*GIVEN REQUEST A*
For each statement, state yes or no according to whether it agrees with the balloon interview, and quote the deciding words from the balloon interview. (i) The balloon flew at around 60,000 feet. (ii) The balloon had no onboard propulsion. (iii) The balloon was said to weigh under 1,000 pounds.

*TEXT EXTRACT*
====================

BalloonTalk 2.0: What Are These Objects? US-China Relations and The Balloon Industrial Complex
Also: balloon AI export controls, China’s focus on “near space,” and advice for aspiring weapons nerds
William “Balloon Guy” Kim returns for a roundup of the past few days of news around the Chinese spy balloon and unidentified-object shooting. We share our favorite theories of what on Earth is going on and what this all means for US-China relations.
Also in this installment: a much-needed NORAD primer, cost estimates for the latest shootdowns, and the state of China’s balloon industrial complex.
Blown Out of Proportion?
Jordan Schneider: Let’s do the first object first: what more have we learned about the Chinese spy balloon?
William Kim: A lot of information has come out since we previously spoke. When we were first talking, I don’t think pictures of it had emerged yet. And this was a very big balloon — they said the size of a regional airliner, or three buses, in excess of 2,000 pounds.
It was flying at around 60,000 feet, which is actually at the low end of the spectrum for a high-altitude balloon; they can go much higher than that. That is one of the weird things that was surprising to me — there’s just no way the Chinese could have thought that this would stay hidden. You fly this over Montana, and we’re going to notice — people are taking pictures of it with their cell phones.
The other interesting thing they’ve said is that it was equipped with propellers and a rudder for control. Last time I was talking about how there is technology for these things to work without needing any onboard propulsion. But here that appears to have not been the case — they were using more crude methods to steer this balloon.

====================

*GIVEN REQUEST B*
Report every line of the records that contains the word "octave", copied in full.

====================

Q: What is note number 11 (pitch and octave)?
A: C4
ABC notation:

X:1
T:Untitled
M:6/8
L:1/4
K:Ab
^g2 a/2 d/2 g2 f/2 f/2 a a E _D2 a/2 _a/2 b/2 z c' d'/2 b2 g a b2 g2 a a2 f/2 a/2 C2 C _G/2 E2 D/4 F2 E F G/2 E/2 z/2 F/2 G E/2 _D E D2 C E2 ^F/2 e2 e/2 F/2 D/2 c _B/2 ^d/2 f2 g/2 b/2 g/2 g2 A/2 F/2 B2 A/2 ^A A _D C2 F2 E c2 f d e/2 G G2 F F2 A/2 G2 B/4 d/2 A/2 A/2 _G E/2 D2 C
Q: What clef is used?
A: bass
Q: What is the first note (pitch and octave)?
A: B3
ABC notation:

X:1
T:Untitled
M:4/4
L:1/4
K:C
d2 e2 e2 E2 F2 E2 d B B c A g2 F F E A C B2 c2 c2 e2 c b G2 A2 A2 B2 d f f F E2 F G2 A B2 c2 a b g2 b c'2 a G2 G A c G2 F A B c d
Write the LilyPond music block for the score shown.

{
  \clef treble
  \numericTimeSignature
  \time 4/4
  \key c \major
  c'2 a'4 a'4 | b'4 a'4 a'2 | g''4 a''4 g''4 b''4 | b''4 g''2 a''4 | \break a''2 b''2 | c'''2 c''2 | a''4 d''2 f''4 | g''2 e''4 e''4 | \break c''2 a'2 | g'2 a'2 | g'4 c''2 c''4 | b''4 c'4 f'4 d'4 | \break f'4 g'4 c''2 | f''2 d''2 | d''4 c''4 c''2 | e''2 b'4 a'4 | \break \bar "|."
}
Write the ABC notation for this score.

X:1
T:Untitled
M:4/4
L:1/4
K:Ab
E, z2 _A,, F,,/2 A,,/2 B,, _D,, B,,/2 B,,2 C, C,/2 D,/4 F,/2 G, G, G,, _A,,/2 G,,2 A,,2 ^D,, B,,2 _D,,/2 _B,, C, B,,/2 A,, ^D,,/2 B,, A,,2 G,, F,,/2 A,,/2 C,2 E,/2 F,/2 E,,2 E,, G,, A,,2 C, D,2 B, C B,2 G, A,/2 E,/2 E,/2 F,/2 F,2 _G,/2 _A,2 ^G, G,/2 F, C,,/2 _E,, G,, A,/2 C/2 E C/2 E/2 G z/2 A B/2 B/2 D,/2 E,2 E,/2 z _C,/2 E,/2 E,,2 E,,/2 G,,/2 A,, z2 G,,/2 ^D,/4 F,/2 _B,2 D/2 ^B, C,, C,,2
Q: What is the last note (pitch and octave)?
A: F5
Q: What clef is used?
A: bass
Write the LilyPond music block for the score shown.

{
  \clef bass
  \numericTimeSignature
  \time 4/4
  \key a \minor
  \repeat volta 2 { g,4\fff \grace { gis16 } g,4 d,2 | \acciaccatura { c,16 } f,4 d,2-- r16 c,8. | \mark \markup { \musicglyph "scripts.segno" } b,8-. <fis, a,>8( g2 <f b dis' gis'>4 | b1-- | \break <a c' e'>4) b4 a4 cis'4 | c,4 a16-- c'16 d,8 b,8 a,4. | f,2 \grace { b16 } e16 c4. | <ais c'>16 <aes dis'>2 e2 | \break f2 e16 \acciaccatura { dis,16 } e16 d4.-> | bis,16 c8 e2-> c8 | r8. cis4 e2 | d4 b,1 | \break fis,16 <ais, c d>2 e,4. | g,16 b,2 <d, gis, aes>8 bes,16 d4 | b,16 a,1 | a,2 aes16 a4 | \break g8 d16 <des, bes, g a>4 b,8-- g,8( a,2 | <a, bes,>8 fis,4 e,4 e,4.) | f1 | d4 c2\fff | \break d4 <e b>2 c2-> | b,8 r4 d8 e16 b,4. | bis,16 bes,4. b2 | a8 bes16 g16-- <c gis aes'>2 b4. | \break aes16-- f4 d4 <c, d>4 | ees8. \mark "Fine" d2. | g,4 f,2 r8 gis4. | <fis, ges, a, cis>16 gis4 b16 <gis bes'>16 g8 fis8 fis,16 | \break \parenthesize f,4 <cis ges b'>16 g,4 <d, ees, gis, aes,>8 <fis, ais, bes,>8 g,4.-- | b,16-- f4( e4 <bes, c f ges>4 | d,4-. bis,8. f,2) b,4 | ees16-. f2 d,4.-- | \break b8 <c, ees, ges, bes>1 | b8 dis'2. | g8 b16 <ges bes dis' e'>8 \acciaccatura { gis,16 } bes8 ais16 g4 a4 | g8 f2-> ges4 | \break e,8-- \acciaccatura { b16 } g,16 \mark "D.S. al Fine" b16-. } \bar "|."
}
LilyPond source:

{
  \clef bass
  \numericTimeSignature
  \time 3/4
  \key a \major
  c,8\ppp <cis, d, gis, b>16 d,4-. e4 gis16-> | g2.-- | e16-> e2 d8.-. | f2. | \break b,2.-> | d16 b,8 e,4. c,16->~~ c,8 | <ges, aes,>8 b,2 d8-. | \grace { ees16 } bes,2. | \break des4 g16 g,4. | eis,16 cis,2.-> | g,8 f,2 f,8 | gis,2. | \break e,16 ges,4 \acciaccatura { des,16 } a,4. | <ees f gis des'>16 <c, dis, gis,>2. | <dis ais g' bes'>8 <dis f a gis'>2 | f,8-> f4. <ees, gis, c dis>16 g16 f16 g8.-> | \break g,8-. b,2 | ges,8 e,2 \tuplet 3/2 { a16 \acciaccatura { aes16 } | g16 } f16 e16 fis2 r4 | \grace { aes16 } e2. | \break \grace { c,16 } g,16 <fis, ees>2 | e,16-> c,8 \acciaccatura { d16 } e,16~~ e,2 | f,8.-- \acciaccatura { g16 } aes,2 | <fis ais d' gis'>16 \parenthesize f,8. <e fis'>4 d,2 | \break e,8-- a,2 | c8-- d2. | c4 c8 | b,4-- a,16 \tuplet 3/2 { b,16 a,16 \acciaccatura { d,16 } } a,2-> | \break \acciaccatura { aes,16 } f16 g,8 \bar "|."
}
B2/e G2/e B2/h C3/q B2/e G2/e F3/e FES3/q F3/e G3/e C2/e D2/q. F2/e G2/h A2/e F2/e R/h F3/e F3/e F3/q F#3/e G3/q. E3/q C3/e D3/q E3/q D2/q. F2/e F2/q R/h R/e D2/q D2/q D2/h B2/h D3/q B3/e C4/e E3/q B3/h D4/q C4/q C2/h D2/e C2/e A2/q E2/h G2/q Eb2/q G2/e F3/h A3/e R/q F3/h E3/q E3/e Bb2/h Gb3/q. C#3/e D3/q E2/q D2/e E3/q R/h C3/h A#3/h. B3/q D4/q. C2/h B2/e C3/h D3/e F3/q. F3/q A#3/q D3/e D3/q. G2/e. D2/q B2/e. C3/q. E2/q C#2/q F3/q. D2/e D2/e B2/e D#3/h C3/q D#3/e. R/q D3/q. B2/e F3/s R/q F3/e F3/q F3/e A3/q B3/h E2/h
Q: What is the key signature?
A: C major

====================

*WRITTEN ANSWER A*
(i) Yes: "It was flying at around 60,000 feet"
(ii) No: "it was equipped with propellers and a rudder for control"
(iii) No: "in excess of 2,000 pounds"

*WRITTEN ANSWER B*
Q: What is note number 11 (pitch and octave)?
Q: What is the first note (pitch and octave)?
Q: What is the last note (pitch and octave)?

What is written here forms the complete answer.